Aplysia CNS were isolated and kept overnight at 17 °C in modified L15 media supplemented with glutamine. Pleural ganglia were isolated in ice-cold 1:1 artificial sea water-isotonic MgCl₂ and lysed at 4 °C in a buffer containing 50 mM Tris pH 7.6, 1 mM EDTA, 150 mM NaCl, 0.5% NP40, protease inhibitors (Roche, Basel, Switzerland) and phosphatase inhibitors (Calbiochem, Darmstadt, Germany). All subsequent steps were carried out in a cold room. The lysate was spun down at 5400 x g for 15 minutes and affinity-purified ApKHC antibody was added to the supernatant and placed on a rotator for 12-14 hours. Protein A/G beads (Pierce, Rockford, IL) pre-equilibrated in lysis buffer were added to the supernatant and incubated for two hours. The bead-antibody complexes were centrifuged briefly (100 x g), removed the supernatant and washed three to four times in the lysis buffer. Complexes were analyzed on a 5-20% gradient SDS-PAGE. Details of processing of protein bands and mass spectrometric analysis are described in supplementary information.

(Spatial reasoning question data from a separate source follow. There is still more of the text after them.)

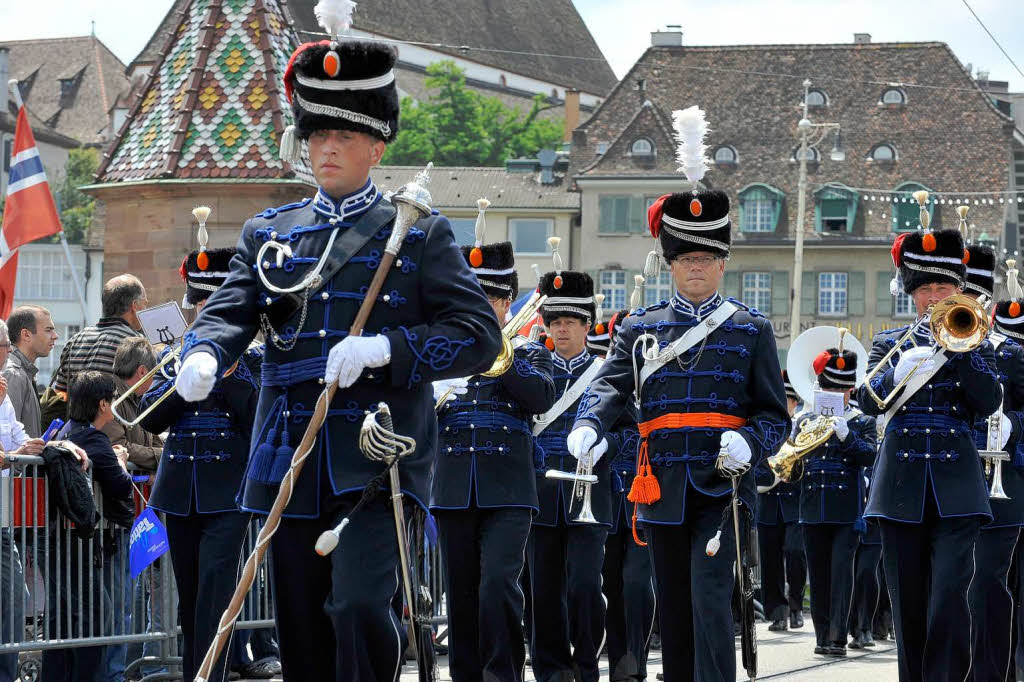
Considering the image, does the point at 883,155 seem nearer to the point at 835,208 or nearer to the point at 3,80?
the point at 835,208

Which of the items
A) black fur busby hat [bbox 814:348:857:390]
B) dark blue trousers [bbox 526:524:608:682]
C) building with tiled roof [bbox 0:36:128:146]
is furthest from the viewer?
building with tiled roof [bbox 0:36:128:146]

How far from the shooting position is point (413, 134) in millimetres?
76938

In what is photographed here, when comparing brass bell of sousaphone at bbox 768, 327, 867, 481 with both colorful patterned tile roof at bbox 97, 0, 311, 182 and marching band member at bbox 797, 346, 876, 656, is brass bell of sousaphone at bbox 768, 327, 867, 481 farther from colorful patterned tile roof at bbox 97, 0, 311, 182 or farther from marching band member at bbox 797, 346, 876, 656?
colorful patterned tile roof at bbox 97, 0, 311, 182

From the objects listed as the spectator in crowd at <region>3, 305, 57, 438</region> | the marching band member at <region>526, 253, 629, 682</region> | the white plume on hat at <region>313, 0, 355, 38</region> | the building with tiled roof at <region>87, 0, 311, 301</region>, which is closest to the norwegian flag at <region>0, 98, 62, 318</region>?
the building with tiled roof at <region>87, 0, 311, 301</region>

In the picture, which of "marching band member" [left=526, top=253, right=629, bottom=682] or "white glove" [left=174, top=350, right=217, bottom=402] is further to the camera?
"marching band member" [left=526, top=253, right=629, bottom=682]

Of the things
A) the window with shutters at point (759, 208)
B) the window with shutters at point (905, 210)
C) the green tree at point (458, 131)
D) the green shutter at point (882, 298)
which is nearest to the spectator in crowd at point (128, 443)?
the window with shutters at point (905, 210)

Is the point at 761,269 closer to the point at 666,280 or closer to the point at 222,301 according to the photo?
the point at 666,280

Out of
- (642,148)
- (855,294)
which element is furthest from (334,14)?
(642,148)

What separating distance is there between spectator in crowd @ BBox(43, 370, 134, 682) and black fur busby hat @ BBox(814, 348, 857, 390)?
245 inches

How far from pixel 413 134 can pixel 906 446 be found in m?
67.7

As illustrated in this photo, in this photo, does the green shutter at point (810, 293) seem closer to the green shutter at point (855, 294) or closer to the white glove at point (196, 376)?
the green shutter at point (855, 294)

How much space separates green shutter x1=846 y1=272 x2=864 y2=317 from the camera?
215 ft

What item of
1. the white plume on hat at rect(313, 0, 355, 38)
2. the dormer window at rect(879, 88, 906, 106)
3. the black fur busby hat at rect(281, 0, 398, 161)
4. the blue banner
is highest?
the dormer window at rect(879, 88, 906, 106)

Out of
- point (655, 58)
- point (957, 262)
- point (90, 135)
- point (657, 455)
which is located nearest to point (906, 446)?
point (957, 262)
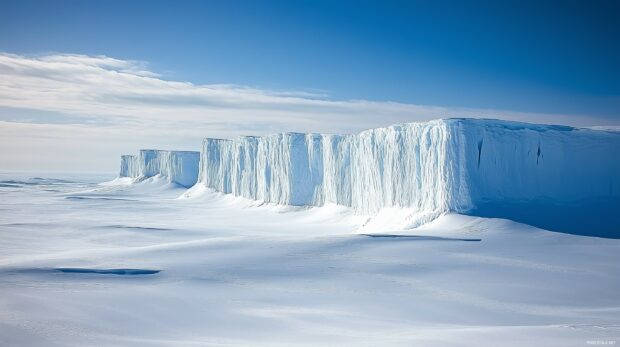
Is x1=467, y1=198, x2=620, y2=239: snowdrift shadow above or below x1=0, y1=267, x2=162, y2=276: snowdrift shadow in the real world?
above

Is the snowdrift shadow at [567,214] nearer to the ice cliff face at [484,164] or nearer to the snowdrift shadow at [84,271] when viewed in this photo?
the ice cliff face at [484,164]

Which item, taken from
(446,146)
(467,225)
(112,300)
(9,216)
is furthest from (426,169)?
(9,216)

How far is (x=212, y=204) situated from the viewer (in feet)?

Video-enhanced contrast differential interference contrast (VEC-DIC) microscopy

The sensory neuron axons of the sensory-motor neuron culture were observed with video-enhanced differential interference contrast microscopy on an Axiovert 100TV (Carl Zeiss MicroImaging, Inc. Germany) microscope (Schnapp, 1985; Choquet et al., 1997). Video data were digitalized using FinalcutPro and vesicle sizes were measured using ImageJ (http://rsb.info.nih.gov/ij/).

We thank Thomas Jessell, Steven Siegelbaum, Kausik Si, and Kandel lab members Joseph Rayman and Ilias Pavlopoulos for their critical comments on an earlier version of this manuscript. We are grateful to Peter Schieffele for the gift of anti-neurexin antibody. We thank Joun-Hun Kim for help with Piccolo antisense microinjection experiments, Aviva Olsavsky for help with the RTPCR experiments, and John Edwards of Columbia’s Genome Center for help with kinesin ESTs. Special thanks to Vivian Zhu for help with cell cultures, Hannah Cho for technical help, and Charles Lam for help with graphics. This work is supported by HHMI, and NIH grants P50 HG002806 and R01 MH075026.